Seeking anonymity, a cow smuggler at Bashirhat, a major cattle smuggling corridor, said he had been without income for the last few months.

“Truck owners and drivers are not willing to carry cows meant for transporting to Bangladesh as these trucks are seized and the drivers are arrested.”

According to Bimal Pramanik, an independent researcher in Calcutta, most of the illegal trade takes place through West Bengal and more than two million cows are smuggled to Bangladesh every year.

KG Moazzem, additional research director of Centre for Policy Dialogue, however, told The Daily Star that the number would be around 1.5 million.

Pramanik told the Christian Science Monitor that three out of every four cows slaughtered in Bangladesh are from India.

“If Indian cows don’t reach Bangladeshi slaughterhouses, there will be a big crisis there,” he said.
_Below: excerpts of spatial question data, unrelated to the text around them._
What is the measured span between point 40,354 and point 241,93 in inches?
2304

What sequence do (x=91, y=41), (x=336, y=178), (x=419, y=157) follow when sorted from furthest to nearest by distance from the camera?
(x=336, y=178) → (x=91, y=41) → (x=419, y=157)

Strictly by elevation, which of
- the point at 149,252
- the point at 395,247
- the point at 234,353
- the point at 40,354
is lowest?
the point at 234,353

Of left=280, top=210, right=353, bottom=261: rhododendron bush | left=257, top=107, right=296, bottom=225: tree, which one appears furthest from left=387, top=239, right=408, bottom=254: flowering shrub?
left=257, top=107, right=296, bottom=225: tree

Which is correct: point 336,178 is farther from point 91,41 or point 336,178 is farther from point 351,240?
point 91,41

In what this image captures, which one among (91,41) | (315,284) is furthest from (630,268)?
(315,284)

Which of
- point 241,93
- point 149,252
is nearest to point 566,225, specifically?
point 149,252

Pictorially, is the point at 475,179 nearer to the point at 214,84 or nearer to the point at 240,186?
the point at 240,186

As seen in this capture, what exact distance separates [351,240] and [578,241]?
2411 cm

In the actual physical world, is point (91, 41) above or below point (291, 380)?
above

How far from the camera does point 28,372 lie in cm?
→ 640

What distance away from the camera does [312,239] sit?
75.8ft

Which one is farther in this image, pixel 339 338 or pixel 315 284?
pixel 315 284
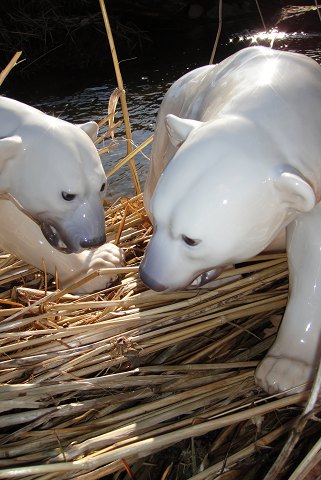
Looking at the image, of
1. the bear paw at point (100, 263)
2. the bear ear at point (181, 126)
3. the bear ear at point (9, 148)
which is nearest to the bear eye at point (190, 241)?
the bear ear at point (181, 126)

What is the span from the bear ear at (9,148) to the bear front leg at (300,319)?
64cm

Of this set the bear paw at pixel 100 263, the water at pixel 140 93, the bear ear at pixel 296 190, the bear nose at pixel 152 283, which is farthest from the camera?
the water at pixel 140 93

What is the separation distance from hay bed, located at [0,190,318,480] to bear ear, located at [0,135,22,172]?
35 centimetres

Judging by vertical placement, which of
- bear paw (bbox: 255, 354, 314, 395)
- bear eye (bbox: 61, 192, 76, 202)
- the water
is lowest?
the water

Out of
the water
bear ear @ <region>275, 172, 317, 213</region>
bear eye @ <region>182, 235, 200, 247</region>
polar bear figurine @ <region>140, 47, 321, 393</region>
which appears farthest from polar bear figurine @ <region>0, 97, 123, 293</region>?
the water

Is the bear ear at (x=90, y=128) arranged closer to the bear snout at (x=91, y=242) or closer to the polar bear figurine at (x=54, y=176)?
the polar bear figurine at (x=54, y=176)

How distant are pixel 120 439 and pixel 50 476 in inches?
6.0

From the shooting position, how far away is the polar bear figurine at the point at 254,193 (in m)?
1.19

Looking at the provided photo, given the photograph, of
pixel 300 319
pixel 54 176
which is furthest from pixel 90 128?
pixel 300 319

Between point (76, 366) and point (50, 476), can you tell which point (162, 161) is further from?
point (50, 476)

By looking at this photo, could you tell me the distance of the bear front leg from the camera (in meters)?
1.42

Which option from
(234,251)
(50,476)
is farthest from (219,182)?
(50,476)

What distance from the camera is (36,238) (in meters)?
1.84

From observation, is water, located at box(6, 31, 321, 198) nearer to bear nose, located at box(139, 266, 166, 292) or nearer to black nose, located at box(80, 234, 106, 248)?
black nose, located at box(80, 234, 106, 248)
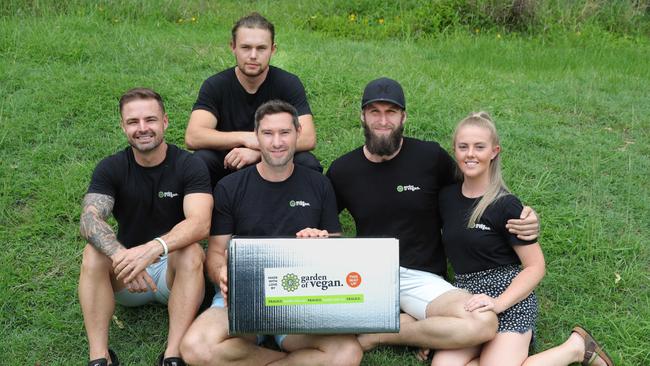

The impact is already visible in Bangladesh. The drop in supply has pushed up beef prices across the country.

The retail price of beef has gone up by Tk 80-100 a kg to Tk 400 at the capital’s kitchen markets since April. State-run Trading Corporation of Bangladesh (TCB), however, puts the price at Tk 370-380 a kg.

In February, consumers could buy the same quantity of beef for Tk 280-300, according to the TCB that monitors daily prices of commodities.

Syed Hasan Habib of Bengal Meat, a leading manufacturer of meat products, told Reuters recently that they were forced to close two processing units, as prices of cows had gone up by 40 percent over the last few months because of India’s move.

Another senior executive of the company said they had to hike prices of all beef products because of rising prices of the red meat.

According to World Health Organisation, per capita meat consumption in Bangladesh is one of the lowest in the world.

Protein intake here is already far below the global average. Per capita annual intake of meat is around 80 kg in the world, while it is only 7.3 kg in Bangladesh.

If beef goes off the menu for most Bangladeshis, their protein intake would take a blow, say experts.